24° dimanche ordinaire année C 15 septembre 2019

Lecture du livre de l’Exode (32, 7-11. 13-14)

Psaume 50 (51)

Lecture de la première lettre de saint Paul à Timothée (1, 12‑17)

Évangile de Jésus Christ selon saint Luc (15, 1‑32)

            Pour mieux appréhender le sens profond de l’Évangile de ce jour, il nous faut en préciser le contexte. Jésus est en marche vers Jérusalem où il va verser son sang pour la multitude. Nombreux sont les publicains et les pécheurs qui accourent vers lui pour entendre sa parole. Au grand scandale des pharisiens et des scribes qui, se croyant justes, et pensant n’avoir pas besoin de repentir, refusent quant à eux, de frayer avec ces publicains et ces pécheurs de craindre de se souiller à leur contact. Car non seulement Jésus fait bon accueil aux pécheurs, mais il « mange avec eux », manifestant ainsi, à travers la communauté de table, sa communauté de vie avec eux 

             C’est en direction de ces pharisiens et de ces scribes qu’il raconte ces trois merveilleuses paraboles de la miséricorde (les 100 brebis-la pièce perdue-et le fils prodigue). Pour justifier sa propre attitude, Jésus en appelle à la miséricorde de Dieu à l’égard des pécheurs.

À travers ses paroles et ses actes qui manifestent les récriminations de ses adversaires, c’est cet amour miséricordieux de Dieu qui se réalise et qui s’actualise. Aussi, scribes et pharisiens se voient-ils invités, à l’exemple du fils aîné de la dernière de ces paraboles, à passer du murmure à la joie partagée.
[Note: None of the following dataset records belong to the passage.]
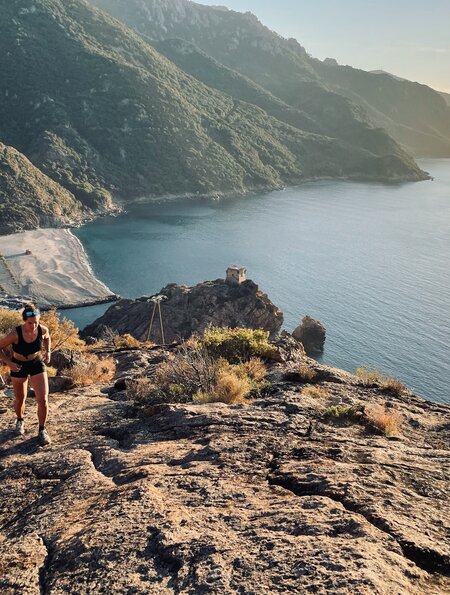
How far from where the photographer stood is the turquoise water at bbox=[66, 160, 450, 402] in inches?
2331

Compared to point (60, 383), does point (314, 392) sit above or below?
above

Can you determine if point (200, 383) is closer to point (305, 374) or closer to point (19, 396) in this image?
point (305, 374)

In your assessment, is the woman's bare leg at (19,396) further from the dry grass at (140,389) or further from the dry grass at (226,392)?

La joie partagée, dans la communauté de table, c’est en effet le point culminant de chacune de ces paraboles, rythmées toutes par le même refrain, la même invitation : joie, que convie ses amis et voisins à partager, du berger ramenant sur ses épaules « la brebis perdue et retrouvée » : « réjouissez-vous avec moi » ; joie, qu’elle convie ses amies et voisines à partager, de la femme, pour la pièce d’argent perdue et retrouvée : « réjouissez-vous avec moi », joie qu’il convie son fils aîné, récalcitrant, à partager, du Père pour le retour de son fils « mort et revenu à la vie, perdu et retrouvé » : « mangeons et festoyons » !
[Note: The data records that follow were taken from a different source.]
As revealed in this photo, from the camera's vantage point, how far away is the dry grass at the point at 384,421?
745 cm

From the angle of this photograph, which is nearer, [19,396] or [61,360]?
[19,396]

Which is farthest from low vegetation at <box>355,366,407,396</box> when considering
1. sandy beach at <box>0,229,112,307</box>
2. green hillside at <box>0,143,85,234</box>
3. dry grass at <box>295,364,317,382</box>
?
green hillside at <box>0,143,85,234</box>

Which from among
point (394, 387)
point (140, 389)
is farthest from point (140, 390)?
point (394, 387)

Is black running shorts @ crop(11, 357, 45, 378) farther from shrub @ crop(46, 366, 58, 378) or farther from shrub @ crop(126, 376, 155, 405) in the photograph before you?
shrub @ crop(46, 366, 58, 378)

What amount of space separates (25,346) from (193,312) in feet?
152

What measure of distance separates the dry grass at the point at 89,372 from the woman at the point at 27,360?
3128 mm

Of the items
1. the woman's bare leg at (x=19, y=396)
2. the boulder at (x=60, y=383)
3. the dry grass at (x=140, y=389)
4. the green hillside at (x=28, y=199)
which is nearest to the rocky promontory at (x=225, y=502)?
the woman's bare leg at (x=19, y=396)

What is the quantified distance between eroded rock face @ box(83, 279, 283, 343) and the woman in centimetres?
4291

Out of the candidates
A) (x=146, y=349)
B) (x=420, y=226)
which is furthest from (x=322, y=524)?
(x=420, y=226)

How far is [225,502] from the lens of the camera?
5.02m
             Les pharisiens et les scribes prennent l’attitude de Jésus comme une trahison envers eux : puisqu’il accueille les pécheurs, c’est qu’il les abandonne, eux, les justes, qu’il les laisse tout seul dans le désert ! Alors que ce sont eux qui se tiennent à l’écart, qui restent en dehors de la joie de Jésus et des pécheurs retrouvés ; la joie des autres les peine, alors qu’ils sont invités à entrer pour les retrouvailles générales. Ils n’ont pas compris que la joie du retour est non seulement celles des retrouvailles entre la brebis perdue et son maître, mais celle des retrouvailles de toutes les brebis, de la brebis perdue et des 99 autres, dans le même bercail, sous la houlette de l’unique berger. La joie doit même s’étendre aux voisins et amis, sinon elle n’est pas totale. Il ne saurait y avoir de véritables retrouvailles si quelqu’un était exclu. Tous sont invités et le cercle va s’élargissant jusqu’au ciel et aux anges de Dieu.

             Cela doit rester vrai aujourd’hui, c’est la mission confiée à notre Eglise. Des brebis perdues, il y en a dans tous les milieux sociaux et dans tous les scénarios de la vie économique ; il y en a même dans nos familles. Alors… Seigneur, Toi qui rencontres sans jamais te lasser les pécheurs, les publicains, les prostituées, les malades et les petites gens, élargis notre regard si limité, nous qui avons déjà du mal à reconnaitre les gens de notre quartier ou de notre village !

           Seigneur, Toi qui par ton regard, tes gestes, ta vie tout entière, révèles à chacun que le règne de l’amour s’est approché de lui, ouvre notre cœur si étroit, afin que, même perdu dans l’anonymat des foules, aucun visage ne nous soit jamais insignifiant.

Seigneur, accorde-nous cette intime et divine conviction que tout homme est unique. Alors nous aurons le courage de sortir de l’ombre de nos clochers pour oser rencontrer tant d’hommes et de femmes exclus, déçus, sceptique ou hostiles, qui vivent en marge de toute religion.

Accorde-nous assez de respect et de délicatesse pour être signes, humbles et discrets que, pour eux aussi, le Règne de ton Amour est arrivé.